+++ EXTRACT TO READ +++

Mrs. Frohlich: This person has not yet been identified.

Th.B.: Marie Thérèse de Solms Blanc (1840- 1907). See Key to Correspondents.

Madame de Beaulaincourt: See Key to Correspondents.
   
That Madame de Beaulaincourt has known "everyone" since the time of the first Napoleon is something of an exaggeration, since Napoleon Bonaparte died in 1821, when she was about three years old. However, she does come from his time.

M. Bertin & M. Valliére: Mr. Bertin could be Alexandre Bertin (1854-1934), a French painter, or Horace Bertin (1842-1917), a journalist and poet, or someone else of that name. No one named Valliére has been identified as the other likely guest. Maurice Lefebvre-Desvallières (1857-1926) was a Parisian playwright and man of letters.

Acosta: Le Château d'Acosta -- now demolished -- was about 43 miles west of Paris at Aubergenville.

Mme Foulon de Vaulx: Whether Fields spelled "Vaulx" correctly is not clear. In 1872, Alice Devaulx married Henri Foulon (1844-1929). Shortly after they married, they changed their names to "Foulon de Vaulx." Henri Foulon de Vaulx was a Belgian born industrialist and historian. Alice became a translator, notably of work by Hamlin Garland.

Sarah: Sarah Orne Jewett.

Mont Bise: The transcription is uncertain. The mountain, Mont Bise, is near Geneva, Switzerland. Nothing has yet been learned about a Marquis of Mont Bise or the family château near La Ferté sous Jouarre.

+++ SOURCE RECORDS +++

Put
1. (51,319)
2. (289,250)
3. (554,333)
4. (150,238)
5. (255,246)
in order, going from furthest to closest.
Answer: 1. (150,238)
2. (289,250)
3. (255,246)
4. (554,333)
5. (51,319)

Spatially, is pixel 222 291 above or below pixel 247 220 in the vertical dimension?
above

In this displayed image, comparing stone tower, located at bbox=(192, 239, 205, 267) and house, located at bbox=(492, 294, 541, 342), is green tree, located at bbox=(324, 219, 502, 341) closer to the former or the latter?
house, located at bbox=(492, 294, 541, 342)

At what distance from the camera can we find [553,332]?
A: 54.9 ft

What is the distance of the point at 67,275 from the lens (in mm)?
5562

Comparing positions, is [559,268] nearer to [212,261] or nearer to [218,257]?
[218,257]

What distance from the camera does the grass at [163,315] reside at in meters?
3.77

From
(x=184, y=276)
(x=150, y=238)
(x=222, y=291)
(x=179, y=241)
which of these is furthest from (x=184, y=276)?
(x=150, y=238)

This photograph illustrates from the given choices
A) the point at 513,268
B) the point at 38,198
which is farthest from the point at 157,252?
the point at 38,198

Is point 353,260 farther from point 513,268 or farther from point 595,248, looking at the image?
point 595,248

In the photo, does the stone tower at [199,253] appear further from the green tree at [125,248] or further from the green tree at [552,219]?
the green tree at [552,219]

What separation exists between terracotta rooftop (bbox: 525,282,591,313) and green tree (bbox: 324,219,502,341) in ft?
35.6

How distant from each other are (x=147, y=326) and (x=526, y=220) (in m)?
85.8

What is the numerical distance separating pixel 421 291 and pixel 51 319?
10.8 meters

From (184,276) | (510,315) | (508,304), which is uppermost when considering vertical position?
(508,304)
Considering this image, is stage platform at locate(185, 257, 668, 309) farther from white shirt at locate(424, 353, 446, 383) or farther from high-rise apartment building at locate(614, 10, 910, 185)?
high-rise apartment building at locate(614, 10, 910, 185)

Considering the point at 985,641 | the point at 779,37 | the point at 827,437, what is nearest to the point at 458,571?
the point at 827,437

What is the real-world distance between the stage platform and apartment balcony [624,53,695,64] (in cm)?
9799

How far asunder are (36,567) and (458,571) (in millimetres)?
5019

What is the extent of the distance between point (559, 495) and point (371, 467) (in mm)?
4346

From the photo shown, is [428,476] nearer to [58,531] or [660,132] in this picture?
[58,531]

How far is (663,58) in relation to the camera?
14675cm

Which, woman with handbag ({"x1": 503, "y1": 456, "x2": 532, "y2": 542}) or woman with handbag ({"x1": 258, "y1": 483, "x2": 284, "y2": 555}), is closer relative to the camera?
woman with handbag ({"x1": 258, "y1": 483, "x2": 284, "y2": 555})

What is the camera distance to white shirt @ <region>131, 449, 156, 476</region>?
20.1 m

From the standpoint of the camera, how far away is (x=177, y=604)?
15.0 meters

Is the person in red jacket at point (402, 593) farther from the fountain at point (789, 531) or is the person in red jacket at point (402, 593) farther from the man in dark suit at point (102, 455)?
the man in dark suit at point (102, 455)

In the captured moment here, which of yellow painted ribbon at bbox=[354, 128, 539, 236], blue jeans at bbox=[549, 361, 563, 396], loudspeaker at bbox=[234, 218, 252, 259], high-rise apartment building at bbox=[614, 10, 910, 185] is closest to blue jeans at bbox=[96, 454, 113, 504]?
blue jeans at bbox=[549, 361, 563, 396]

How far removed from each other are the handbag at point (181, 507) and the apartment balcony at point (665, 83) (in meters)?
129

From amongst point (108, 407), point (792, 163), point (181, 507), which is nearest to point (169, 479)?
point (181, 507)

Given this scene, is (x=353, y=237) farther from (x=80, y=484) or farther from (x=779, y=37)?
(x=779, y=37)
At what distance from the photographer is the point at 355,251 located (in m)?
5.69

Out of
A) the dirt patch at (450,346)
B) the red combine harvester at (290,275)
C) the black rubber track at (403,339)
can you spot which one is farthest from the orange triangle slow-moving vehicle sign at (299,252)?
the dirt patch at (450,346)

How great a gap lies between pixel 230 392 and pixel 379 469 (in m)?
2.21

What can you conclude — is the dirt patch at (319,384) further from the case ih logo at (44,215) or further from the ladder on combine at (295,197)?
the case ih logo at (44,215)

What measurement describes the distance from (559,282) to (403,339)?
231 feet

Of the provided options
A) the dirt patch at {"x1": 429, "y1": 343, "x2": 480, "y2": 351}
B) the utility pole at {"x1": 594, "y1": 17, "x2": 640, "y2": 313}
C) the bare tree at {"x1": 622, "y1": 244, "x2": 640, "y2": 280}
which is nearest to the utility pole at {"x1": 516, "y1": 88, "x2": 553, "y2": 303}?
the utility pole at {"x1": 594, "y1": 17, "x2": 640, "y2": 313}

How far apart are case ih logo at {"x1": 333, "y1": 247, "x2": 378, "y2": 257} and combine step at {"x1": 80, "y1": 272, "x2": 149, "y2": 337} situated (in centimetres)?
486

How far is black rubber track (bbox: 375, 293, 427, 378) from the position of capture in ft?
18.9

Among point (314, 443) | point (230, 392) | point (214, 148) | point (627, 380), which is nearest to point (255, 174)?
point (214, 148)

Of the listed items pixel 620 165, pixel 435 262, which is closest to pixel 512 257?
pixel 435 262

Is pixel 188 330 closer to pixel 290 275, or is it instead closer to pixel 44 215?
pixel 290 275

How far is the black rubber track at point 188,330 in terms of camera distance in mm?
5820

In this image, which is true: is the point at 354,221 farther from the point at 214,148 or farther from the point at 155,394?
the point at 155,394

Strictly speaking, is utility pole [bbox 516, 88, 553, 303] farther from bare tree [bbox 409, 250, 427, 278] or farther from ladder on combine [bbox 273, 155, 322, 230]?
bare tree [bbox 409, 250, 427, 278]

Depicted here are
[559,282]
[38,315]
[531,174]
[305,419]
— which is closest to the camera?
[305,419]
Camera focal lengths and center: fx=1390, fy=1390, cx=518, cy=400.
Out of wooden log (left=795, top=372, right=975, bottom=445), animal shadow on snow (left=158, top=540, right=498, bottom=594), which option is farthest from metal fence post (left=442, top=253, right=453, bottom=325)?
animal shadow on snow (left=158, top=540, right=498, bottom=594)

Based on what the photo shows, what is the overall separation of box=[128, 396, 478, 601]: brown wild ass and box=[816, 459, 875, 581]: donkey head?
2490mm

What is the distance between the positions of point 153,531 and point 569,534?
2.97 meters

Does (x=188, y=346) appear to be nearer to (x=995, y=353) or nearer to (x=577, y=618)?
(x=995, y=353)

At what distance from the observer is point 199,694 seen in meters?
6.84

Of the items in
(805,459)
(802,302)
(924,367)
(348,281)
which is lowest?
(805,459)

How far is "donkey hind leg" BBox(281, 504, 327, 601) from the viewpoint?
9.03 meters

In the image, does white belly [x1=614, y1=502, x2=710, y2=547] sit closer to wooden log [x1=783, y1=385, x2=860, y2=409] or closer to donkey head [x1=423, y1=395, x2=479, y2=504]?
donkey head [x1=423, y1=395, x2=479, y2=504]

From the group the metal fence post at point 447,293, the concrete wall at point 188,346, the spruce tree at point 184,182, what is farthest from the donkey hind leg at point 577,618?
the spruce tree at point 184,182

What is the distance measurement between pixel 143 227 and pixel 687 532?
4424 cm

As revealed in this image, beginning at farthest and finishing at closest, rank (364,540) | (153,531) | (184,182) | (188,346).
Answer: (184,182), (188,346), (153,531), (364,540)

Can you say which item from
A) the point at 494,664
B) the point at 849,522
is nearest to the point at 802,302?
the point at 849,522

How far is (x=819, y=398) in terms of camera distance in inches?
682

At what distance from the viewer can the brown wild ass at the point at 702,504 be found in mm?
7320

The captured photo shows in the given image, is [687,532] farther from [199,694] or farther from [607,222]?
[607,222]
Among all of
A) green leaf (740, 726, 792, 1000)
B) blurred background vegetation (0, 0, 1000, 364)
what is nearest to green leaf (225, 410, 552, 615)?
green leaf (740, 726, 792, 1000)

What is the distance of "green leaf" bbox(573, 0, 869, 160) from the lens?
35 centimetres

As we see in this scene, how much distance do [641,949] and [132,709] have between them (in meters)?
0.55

+++

SHORT PROBLEM 1 =
Among the entries, take the part that opens with the line containing "Does (x=188, y=346)" and closes with the line containing "9.03 meters". Set those lines out as a numbered list, leaving out blank lines.
SHORT PROBLEM 2 =
Proceed with the notes identifying people and places, picking up after the final note on Mont Bise.

ANSWER 1 =
1. Does (x=188, y=346) appear to be nearer to (x=995, y=353) or nearer to (x=577, y=618)?
2. (x=995, y=353)
3. At what distance from the observer is point 199,694 seen in meters?
4. 6.84
5. Of the items in
6. (805,459)
7. (802,302)
8. (924,367)
9. (348,281)
10. which is lowest?
11. (805,459)
12. How far is "donkey hind leg" BBox(281, 504, 327, 601) from the viewpoint?
13. 9.03 meters

ANSWER 2 =
trees ... cut "en charmilles": Refers to trees trimmed to form hedges or alleys, as in a maze.

The place inherited from Madame Plessis by M. André de Vaul: The transcription of "Vaul" is uncertain. There is a mark after the word that could be "ex" or "t" or something else. In any case, the identities of this place and these people remains unknown. Perhaps Fields refers to the famous Château du Plessis-Bourré, which was, in fact, on the market more than once during the second half of the 19th century.

Mrs. Johnson and her daughter: Robert Underwood Johnson (1853-1937) was associate editor at The Century Magazine in 1898. His wife was Katharine McMahon (1856-1924), and their daughter was Agnes (1880-1968), who married the architect, Frank Howell Holden (1870-1937).

George Ohnet: Georges Ohnet (1848-1918) was a French novelist and editor. He lived at the Château des Bondons near La Ferté sous Jouarre.

Monsieur Blanc: While this could be Madame Blanc's son, Édouard Blanc (1858-1923), more likely she refers to Blanc's husband. See Blanc in Key to Correspondents.

Mrs May and Mrs Mellen: Mrs. May and Mrs. Mellen were regularly mentioned in the society pages of New Orleans newspapers at the turn of the 20th century, where they are described as hosting gatherings and as singing.

Reuil: Reuil-en-Brie. See Wikipedia.

Monsieur Belloni ... private secretary of Listz: Franz Liszt (1811-1886) was a Hungarian composer and professional musician, especially noted for his virtuoso piano performances. Fields consistently misspells his name in this entry. Gaëtano Belloni became his secretary and manager in 1841. While Alan Walker in Franz Liszt: The Virtuoso Years, 1811-1847 (1987) confirms that Belloni "became the chief architect of Liszt's performing career" (365), his account does not exactly square with Fields's report that Belloni helped Liszt revolutionize the practice of solo piano concerts.
    Little more is known about Belloni. It is notable that Walker and the few internet sources to provide information give his life dates as 1810-1887. In that case, Fields met with a man 11 years dead.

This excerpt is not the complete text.